> **EXERCISE**: In the passage on government and liberty, what image does the writer's friend use to describe pure democracy?

> **PROVIDED TEXT**:
Governments, some great men once avowed, derive their legitimacy from "the
consent of the governed." In the country that these men founded, it should
not be required to remind anyone that the people do not obtain their
natural, God-given liberties by "the consent of the Government." Yet in this
century, our once great constitutional republic has been so profaned in the
pursuit of power and social engineering by corrupt leaders as to be
unrecognizable to the Founders. And in large measure we have ourselves to
blame because at each crucial step along the way the usurpers of our
liberties have obtained the consent of a majority of the governed to do what
they have done, often in the name of "democracy"-- a political system
rejected by the Founders. Another good friend of mine gave the best
description of pure democracy I have ever heard. "Democracy," he concluded,
"is three wolves and a sheep sitting down to vote on what to have for
dinner." The rights of the sheep in this system are by no means guaranteed.
Now it is true that our present wolf-like, would-be rulers do not as yet
seek to eat that sheep and its peaceable wooly cousins (We, the people).
They are, however, most desirous that the sheep be shorn of taxes, and if
possible and when necessary, be reminded of their rightful place in society
as "good citizen sheep" whose safety from the big bad wolves outside their
barn doors is only guaranteed by the omni-presence in the barn of the "good
wolves" of the government. Indeed, they do not present themselves as wolves
at all, but rather these lupines parade around in sheep's clothing, bleating
insistently in falsetto about the welfare of the flock and the necessity to
surrender liberty and property "for the children", er, ah, I mean "the
lambs." In order to ensure future generations of compliant sheep, they are
careful to educate the lambs in the way of "political correctness," tutoring
them in the totalitarian faiths that "it takes a barnyard to raise a lamb"

> **DATASET SECTION**:
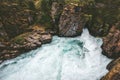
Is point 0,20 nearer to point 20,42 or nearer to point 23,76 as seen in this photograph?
point 20,42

> **TASK RESPONSE**: Three wolves and a sheep sitting down to vote on what to have for dinner.